Nevertheless, the statistical performance should still be improved. An important factor that influences the performance is the choice of the used features. Feature selection or dimension reduction is usually indispensable to counteract the curse of dimensionality present for such large multi-omics datasets as provided by the GDSC. We decided to do a literature-driven feature selection with curated cancer driver lists to focus on alterations that are most likely involved in therapeutic responsiveness. However, other alterations may also play a role in drug response. Here, MERIDA’s favorable runtime can also facilitate the investigation of additional feature types such as epigenetics data (e.g. DNA methylation or histone modifications) or cancer-specific splicing variants in future work.
We verified the relevance of the newly detected biomarkers with enrichment analyses. Interestingly, many of the selected features seem to have a strong influence on the drug response of various drugs. These compelling results also motivate us to select feature sets using enrichment techniques in ongoing research.
The logical models discussed in this manuscript can be used to identify effective drugs for a given cell line or tumor. However, a central task in personalized medicine is to find the best drug or a suitable combination of drugs for a specific cell line. To this end, the effective drugs have to be prioritized. In ongoing research, we investigate the ability of statistical learning methods to prioritize different drugs using regression approaches based on continuous drug sensitivity values, such as IC50 values.

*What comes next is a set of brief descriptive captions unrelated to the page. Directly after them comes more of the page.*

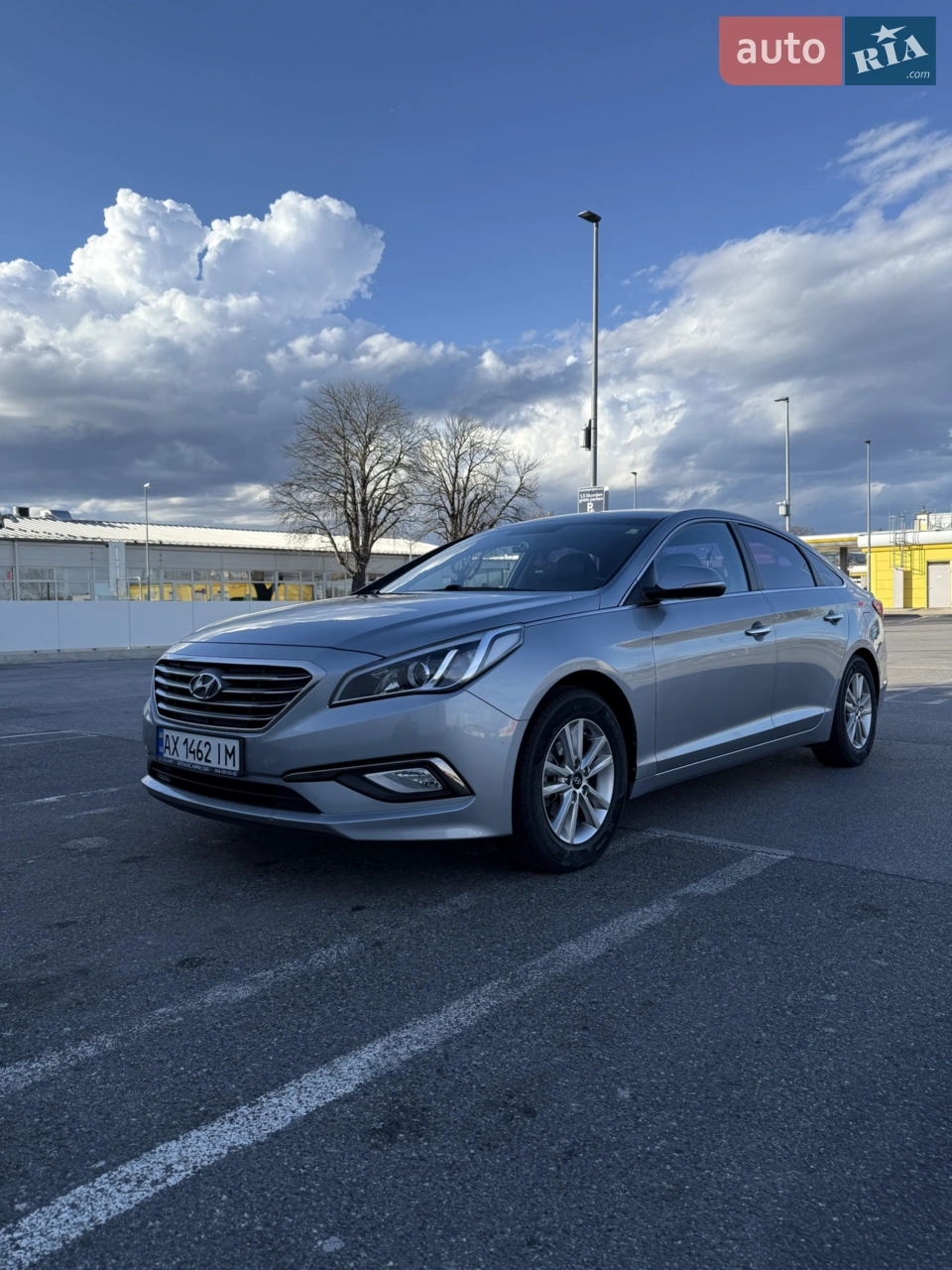 2014 Hyundai Sonata - мініатюра 20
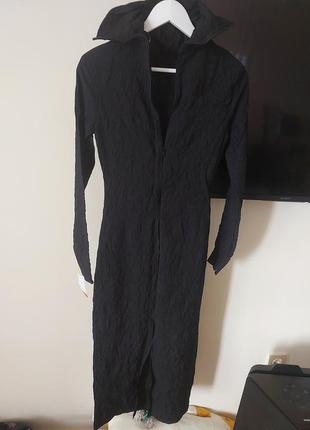 Платье классическое 2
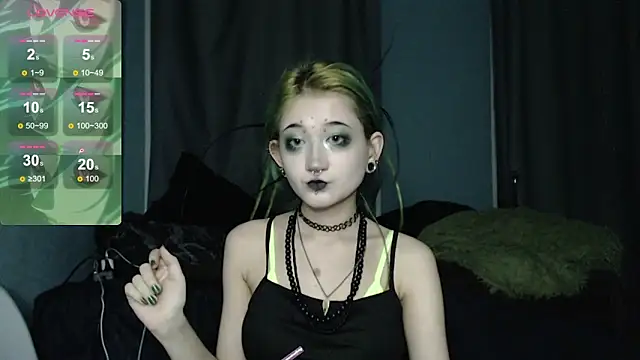 Milten-Trish online show from 02-12-26, 11:44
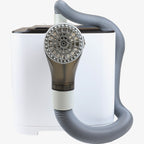 Máquina de duche portátil de uso assistencial Integralcare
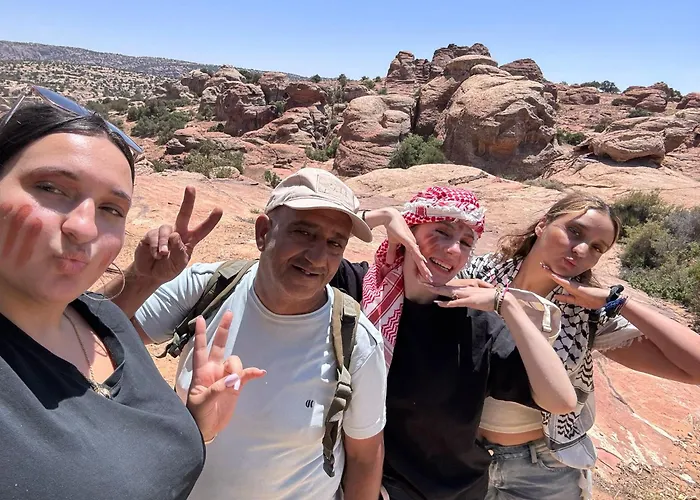 Dana Bedouin Sky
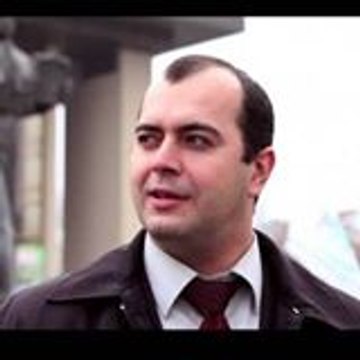 Евгений Дёмкин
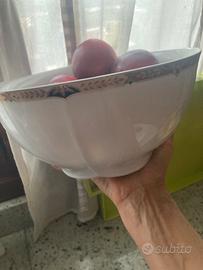 Porta frutta, zuppa, risotto, insalata, etc.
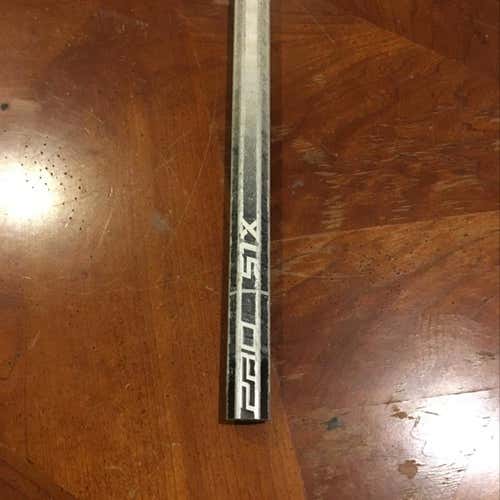 STX Scandium Pro Shaft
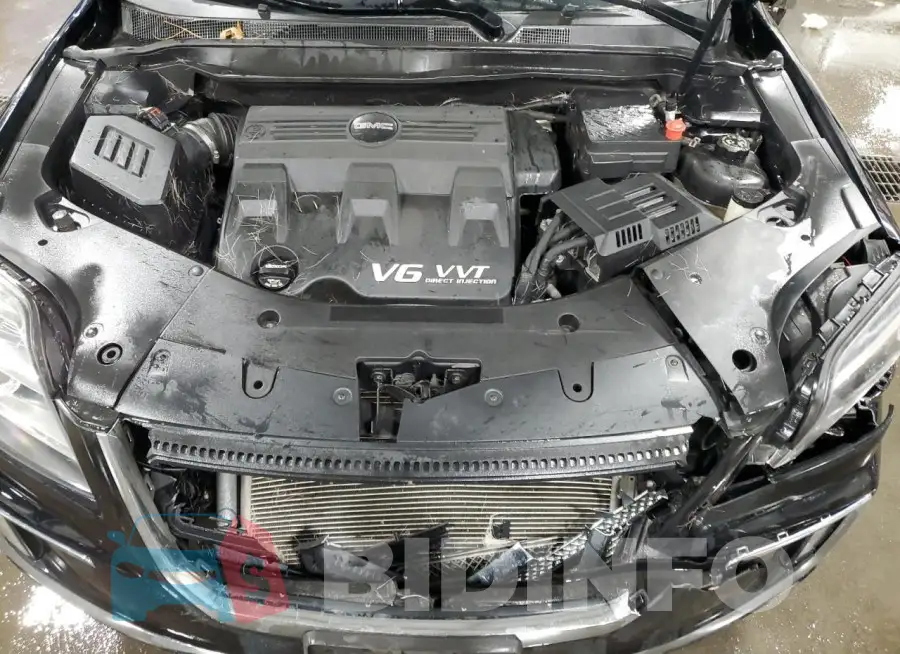 2GKFLVE35H6274836 Photo# 11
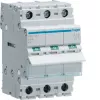 Circuit breaker Hager SBN363 3 modules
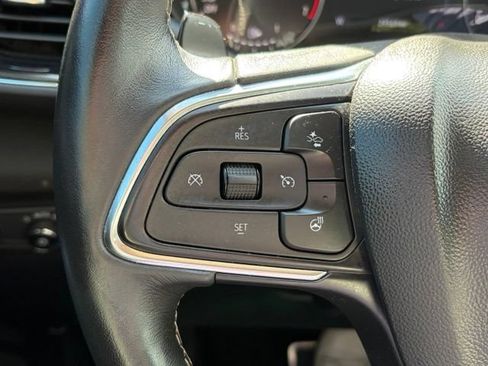 Used 2023 Buick Envision Preferred FWD image 20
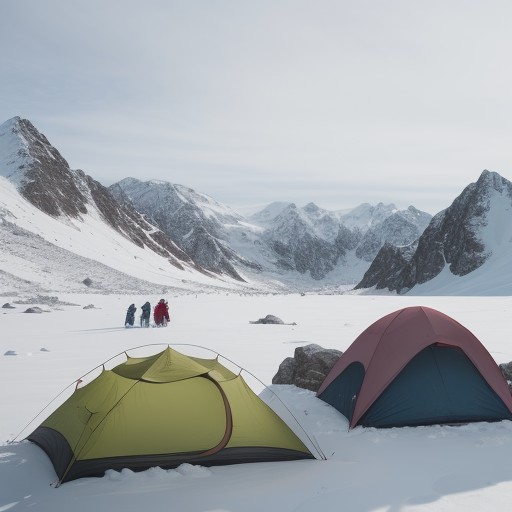 【山岳部】大学での活動内容 | 登山の計画から実践まで をイメージした 広角の風景、山、山 の写真
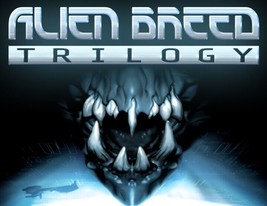 Alien Breed Trilogy PC Steam Key NEW Download Game Fast Region Free - $9.86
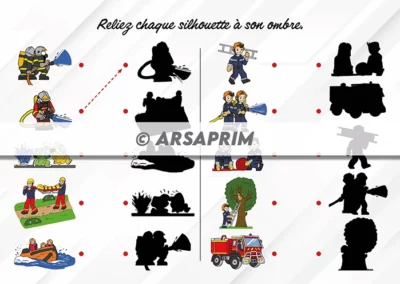 Jeux Sapeurs-Pompiers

To conclude, we present MERIDA, a novel and fast method for the prediction of drug response. We show that its performance is similar or superior to the related LOBICO method. In addition, we demonstrate that our models can give novel insights into the molecular mechanisms causing sensitivity or resistance to anti-cancer compounds.
Funding
Funding for open access charge: Internal funds of Saarland University.
Conflict of Interest: none declared.